Alors que John termine de venir, il se lève rapidement et habilement, comme si sa fatigue avait mystérieusement disparu. Toutefois, le jeune prêtre garde sa tête baissée afin de dissimuler son regard. Inquiets, Housei et Ayako le regardent en espérant que tout va bien pour lui lorsque la femme prend un air sérieux.

- L'énergie négative qu'on ressent depuis que nous sommes entrés dans cette pièce provient de John.

- Tu en es sûre ?

- Concentre-toi si tu ne me crois pas.

Suite à cette demande, Housei lève ses poings qu'il pose l'un à côté de l'autre, juste devant son regard. Pendant ce temps, il en profite pour fermer les yeux et bien sûr, Ayako se tient prête pour le prévenir en cas si John devait adopter un comportement des plus étranges. Dès que le moine se sent concentré, il s'empresse de pointer ses index en direction du prêtre et parvient à ressentir l'aura qui se dégage de son être. Peu après, le bonze ouvre les paupières.

- Tu as raison Ayako, quelque chose cloche ….

Et l'homme n'a pas le temps de finir sa phrase que son corps aussi se met à trembler violemment. Surprise de ce mal qui semble habiter son camarade, Ayako recule de plusieurs pas et se demande ce qui est en train de se passer dans ce temple. Tandis que John lève sa tête et présente des yeux vides, Housei commence à vomir à son tour tout en sentant son âme quitter son corps. Effrayée, la prêtresse cherche quelque chose du regard pour se protéger mais peine perdue. Désormais, un seul choix se propose : s'échapper par la porte par où elle est entrée quelques minutes plus tôt.

Se montrant rapide, la prêtresse pose sa main sur la poignée et ouvre l'issue lorsqu'elle s'immobilise de terreur. Le zombie de Mai semble avoir réussi à pénétrer dans le hall du temple et c'est désormais face à Ayako qu'il se présente. Ne sachant plus quoi faire, la femme recule lorsqu'elle sent des mains l'attraper par le visage et la taille. Bien sûr, la seule humaine du bâtiment se garde bien de se retourner car elle sait très bien de qui provient ces membres en putréfaction. Alors que son avenir s'annonçait des plus sombres, une voix venant de nulle part se fait entendre à son intention.

- Ayako, réveille-toi s'il te plait. Ayako, AYAKO !

Et c'est sur un lit aux draps blancs que la femme se réveille. Alors que son souffle retrouve un rythme régulier, la prêtresse tourne son beau visage sur sa gauche et remarque la présence de Mai et de Masako. Les deux adolescentes se portent plutôt bien mais un objet se trouvant dans les mains de la première intrigue la malheureuse.

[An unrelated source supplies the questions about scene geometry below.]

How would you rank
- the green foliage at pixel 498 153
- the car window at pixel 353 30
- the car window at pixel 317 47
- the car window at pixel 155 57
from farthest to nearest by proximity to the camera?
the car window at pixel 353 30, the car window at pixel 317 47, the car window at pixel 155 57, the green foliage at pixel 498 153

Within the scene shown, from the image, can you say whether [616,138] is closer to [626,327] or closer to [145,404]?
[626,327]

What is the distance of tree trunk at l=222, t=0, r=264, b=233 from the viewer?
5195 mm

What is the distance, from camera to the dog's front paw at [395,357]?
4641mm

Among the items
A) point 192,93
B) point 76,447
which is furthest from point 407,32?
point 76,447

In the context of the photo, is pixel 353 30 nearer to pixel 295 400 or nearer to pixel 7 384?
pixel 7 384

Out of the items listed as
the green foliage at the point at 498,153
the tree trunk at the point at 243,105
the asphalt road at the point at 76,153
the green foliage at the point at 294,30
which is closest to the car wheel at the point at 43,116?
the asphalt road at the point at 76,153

- Que s'est-il passé ? Demande-t-elle.

- Rien de bien spécial. J'ai juste décidé de me venger du mauvais coup que tu m'as fait hier en t'hypnotisant, lui répond Mai. Et je dois avouer que ce pendule a été très efficace.

- Quoi ?

Et c'est à ce moment précis qu'Ayako se promet de lui rendre la monnaie de sa pièce.